- PROBLEM REQUIREMENTS: The lines to return are those from the line holding "Best Low Cost" through the last line of the entries below, both included, written exactly and without pictures.

- DATA SHOWN:
┌──

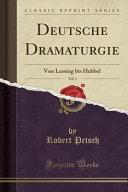 Deutsche Dramaturgie, Vol. 1: Von Lessing Bis Hebbel (Classic Reprint)
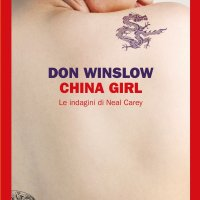 Don Winslow  - China girl. Le indagini di Neal Carey (Einaudi Ed.,2016)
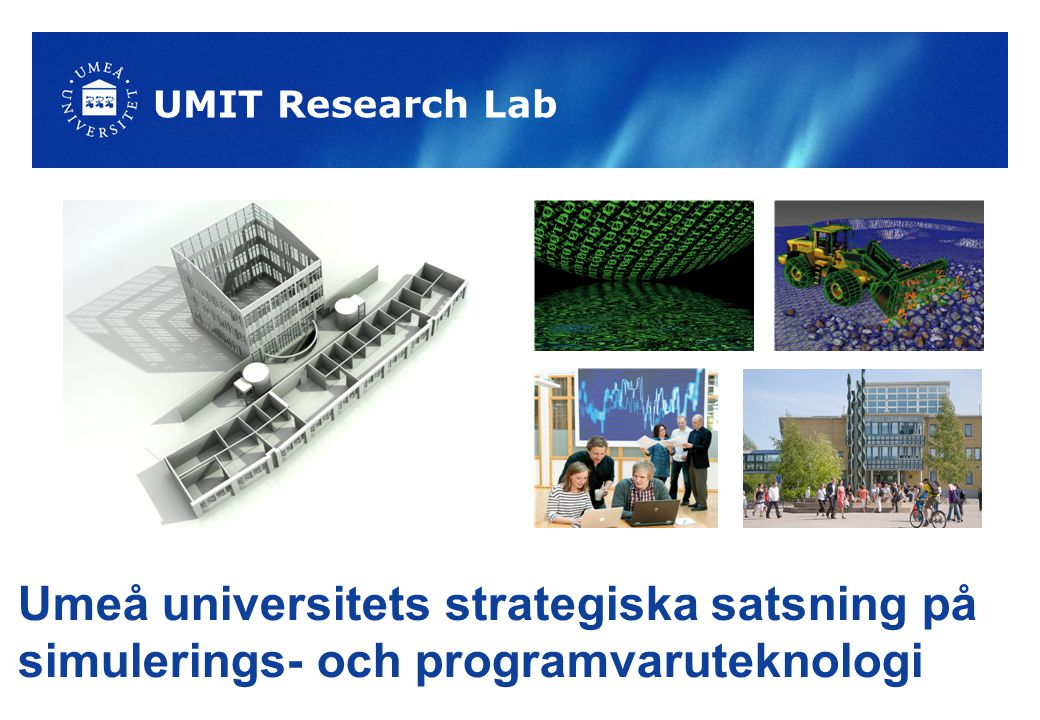 UMIT Research Lab Umeå universitets strategiska satsning på simulerings- och programvaruteknologi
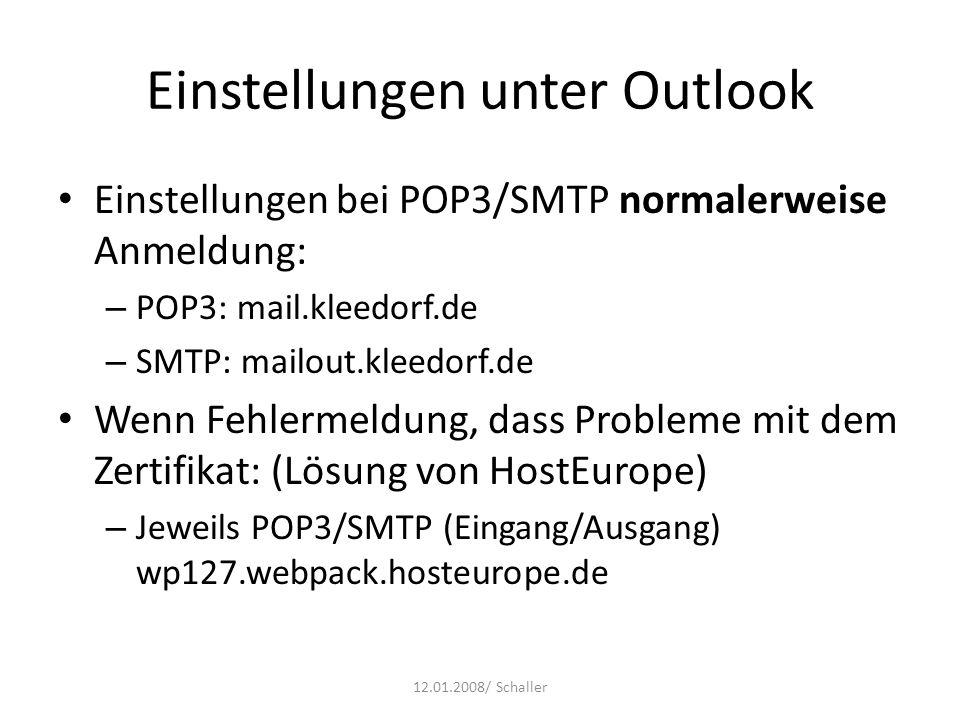 Einstellungen unter Outlook Einstellungen bei POP3/SMTP normalerweise Anmeldung: – POP3: mail.kleedorf.de – SMTP: mailout.kleedorf.de Wenn Fehlermeldu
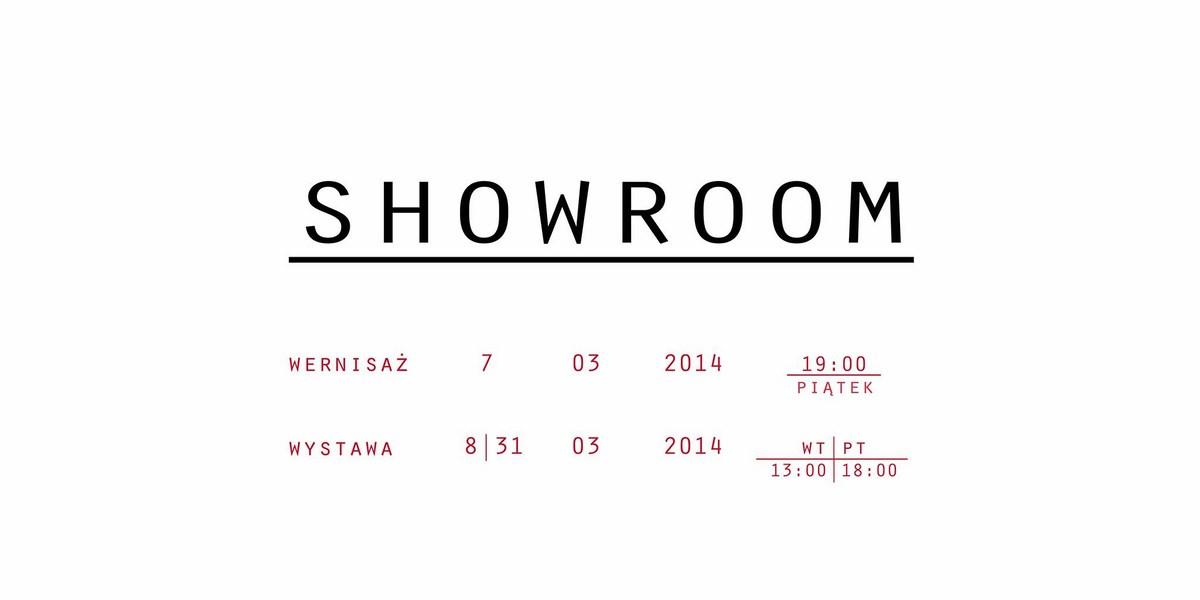 """Plakat wystawy """"Showroom"""", Poznańska Galeria Nowa (źródło: materiały prasowe organizatora)"""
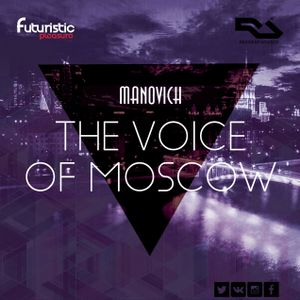 Manovich - The Voice Of Moscow Vol.34 (Deep House & Tech House)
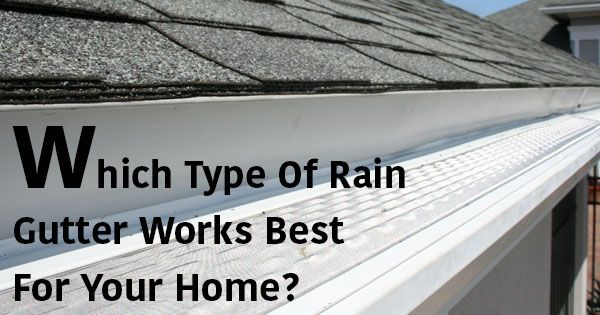 Which Type Of Rain Gutter Works Best For Your Home?
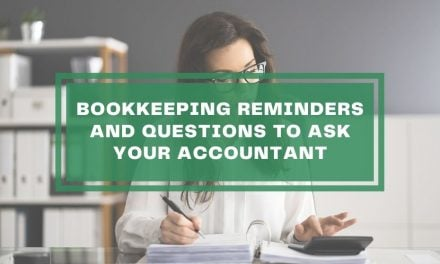 Bookkeeping Reminders and Questions to Ask Your Accountant
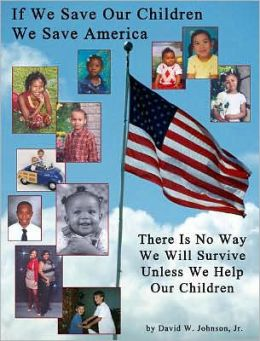 If We Save Our Children We Save America: There Is No Way We Will Survive Unless We Help Our Children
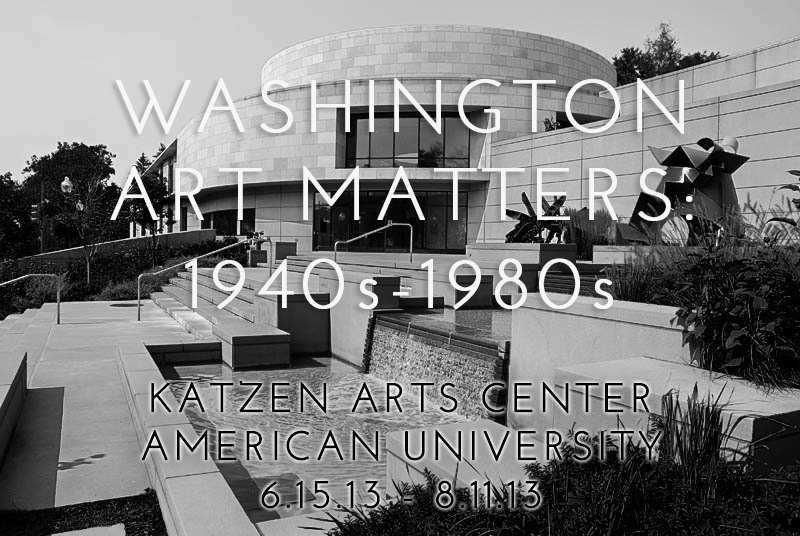 WASHINGTON ART MATTERS: 1940s-1980s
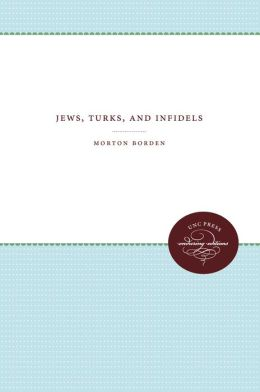 Jews, Turks, and Infidels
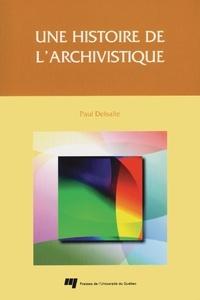 Paul Delsalle - Une histoire de l'archivisme.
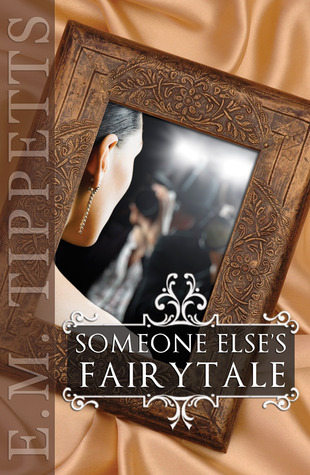 Someone Else's Fairytale (Someone Else's Fairytale, #1)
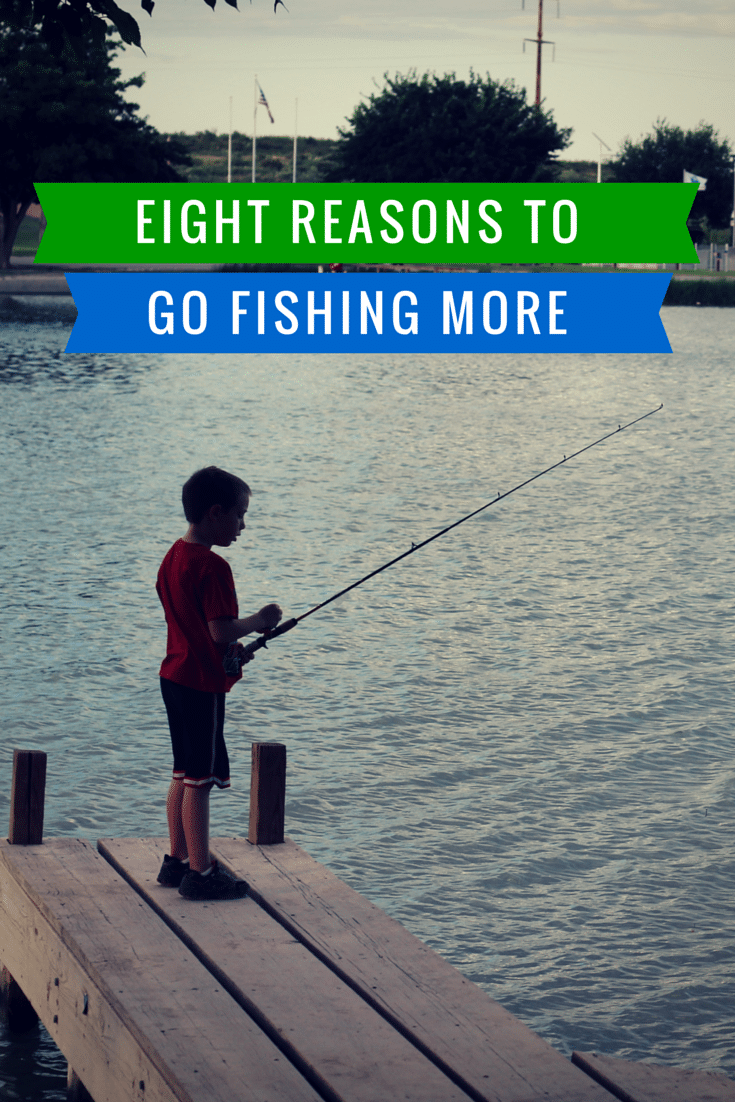 reasons to go fishing more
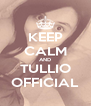 KEEP CALM AND TULLIO OFFICIAL - Personalised Poster A4 size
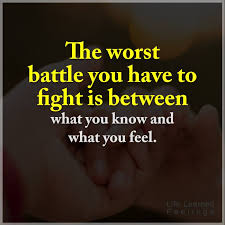 Love Fight Quotes Stunning Famous Quotes For Love The Worst Battle You Have To Fight Is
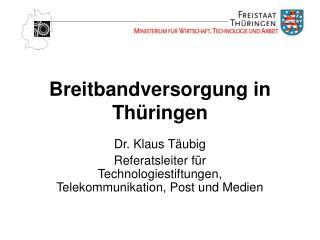 Breitbandversorgung in Thüringen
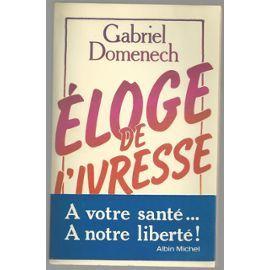 Domenech-Gabriel-Eloge-De-L-ivresse-Livre-877396073 ML
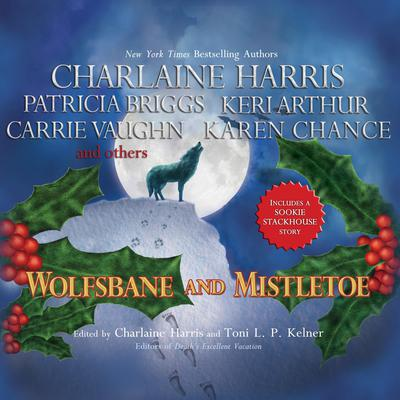 Wolfsbane and Mistletoe: Hair-Raising Holiday Tales Audiobook, by Charlaine Harris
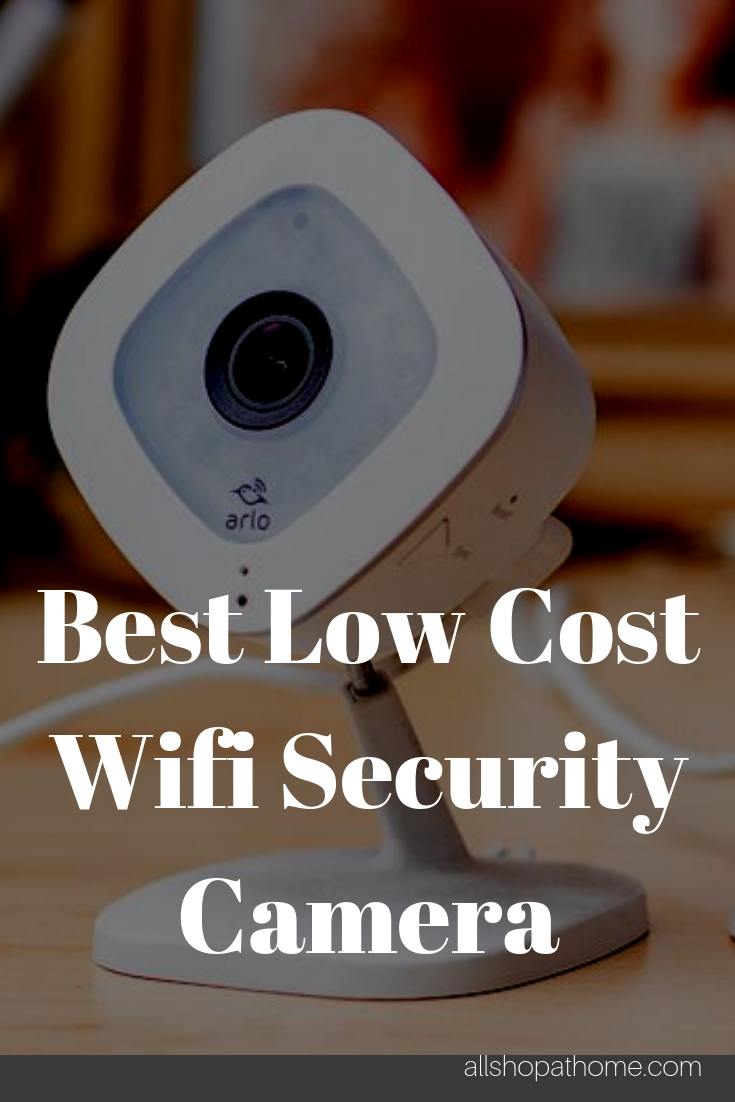 Best Low Cost Wifi Security Camera System Under $150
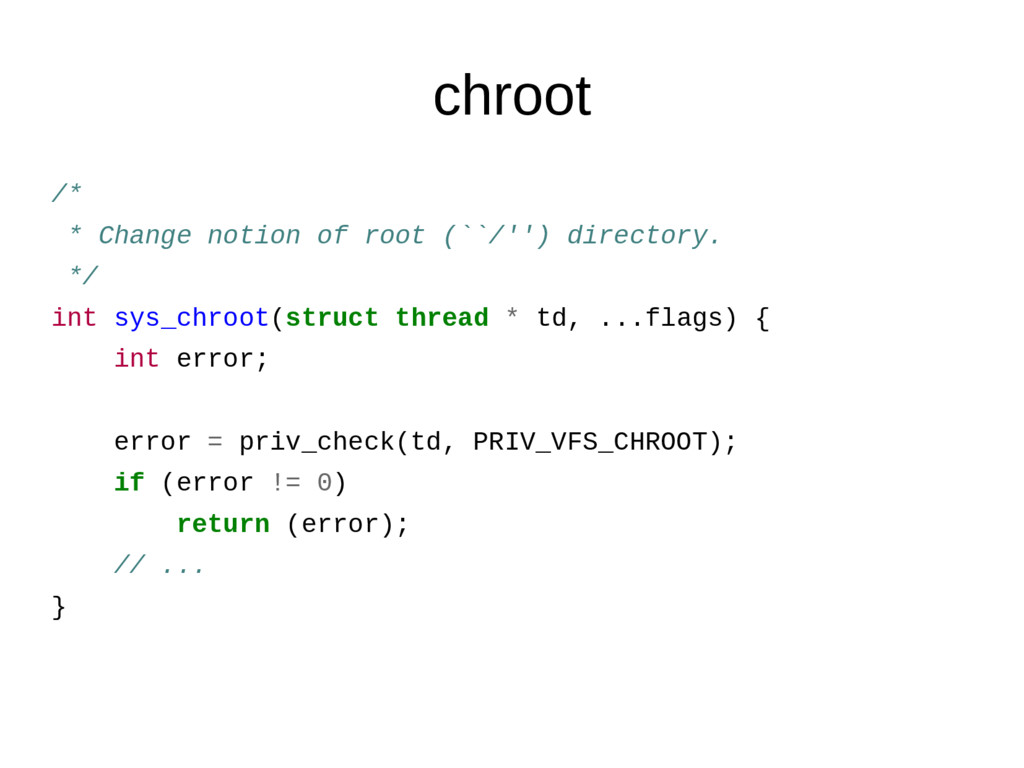 chroot /* * Change notion of root (``/'') direc...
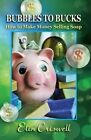 Bubbles to Bucks: How to Make Money Selling Soap by Elin Criswell (Paperback / softback, 2013)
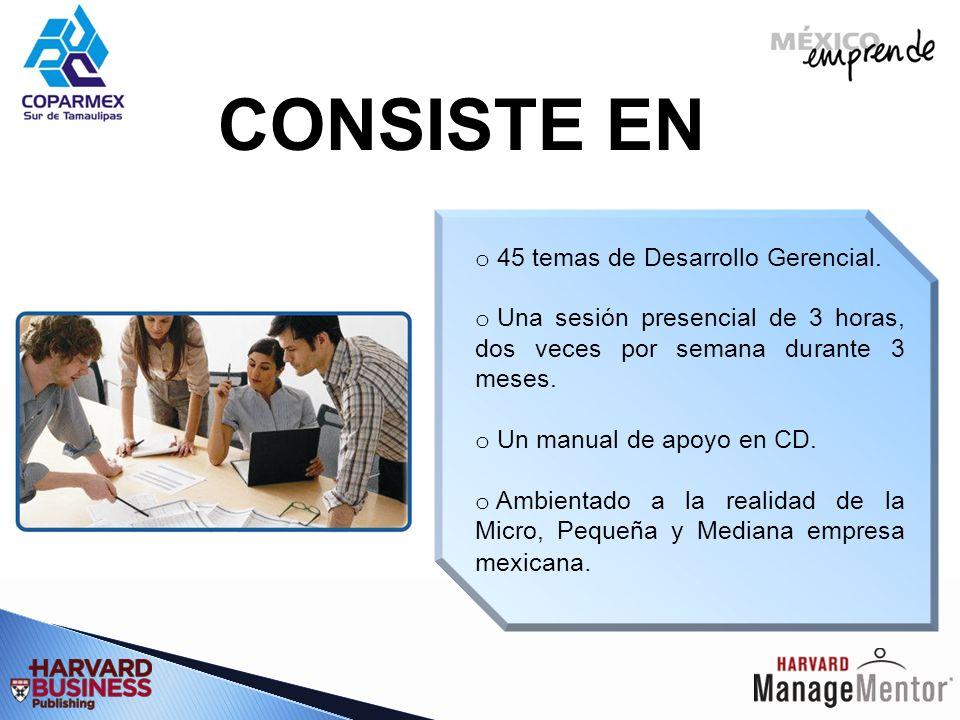 CONSISTE EN o 45 temas de Desarrollo Gerencial. o Una sesión presencial de 3 horas, dos veces por semana durante 3 meses. o Un manual de apoyo en CD.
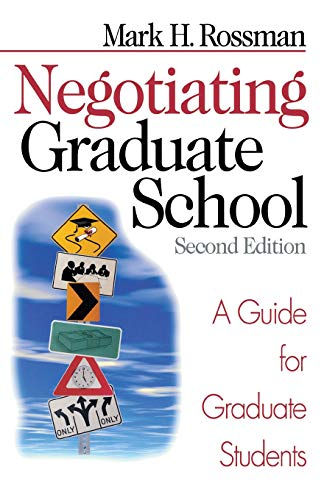 Rossman, M: Negotiating Graduate School: A Guide for Graduate Students (Study Skills)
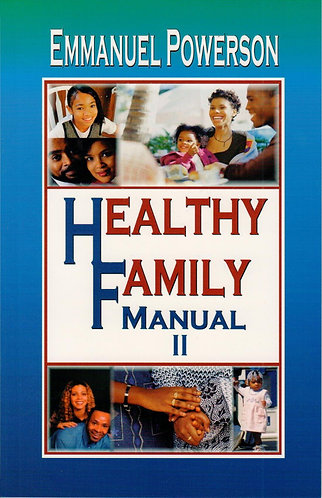 A Healthy Family Manual Vol. 2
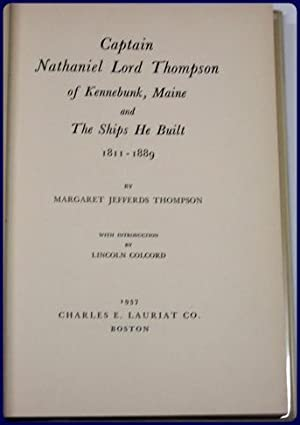 CAPTAIN NATHANIEL LORD THOMPSON OF KENNEBUNK, MAINE AND THE SHIPS HE BUILT, 1811-1889.: Thompson, ...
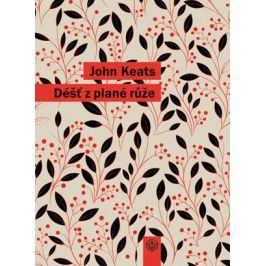 Déšť z plané růže | John Keats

└──

- EXERCISE ANSWER:
 Best Low Cost Wifi Security Camera System Under $150
 chroot /* * Change notion of root (``/'') direc...
 Bubbles to Bucks: How to Make Money Selling Soap by Elin Criswell (Paperback / softback, 2013)
 CONSISTE EN o 45 temas de Desarrollo Gerencial. o Una sesión presencial de 3 horas, dos veces por semana durante 3 meses. o Un manual de apoyo en CD.
 Rossman, M: Negotiating Graduate School: A Guide for Graduate Students (Study Skills)
 A Healthy Family Manual Vol. 2
 CAPTAIN NATHANIEL LORD THOMPSON OF KENNEBUNK, MAINE AND THE SHIPS HE BUILT, 1811-1889.: Thompson, ...
 Déšť z plané růže | John Keats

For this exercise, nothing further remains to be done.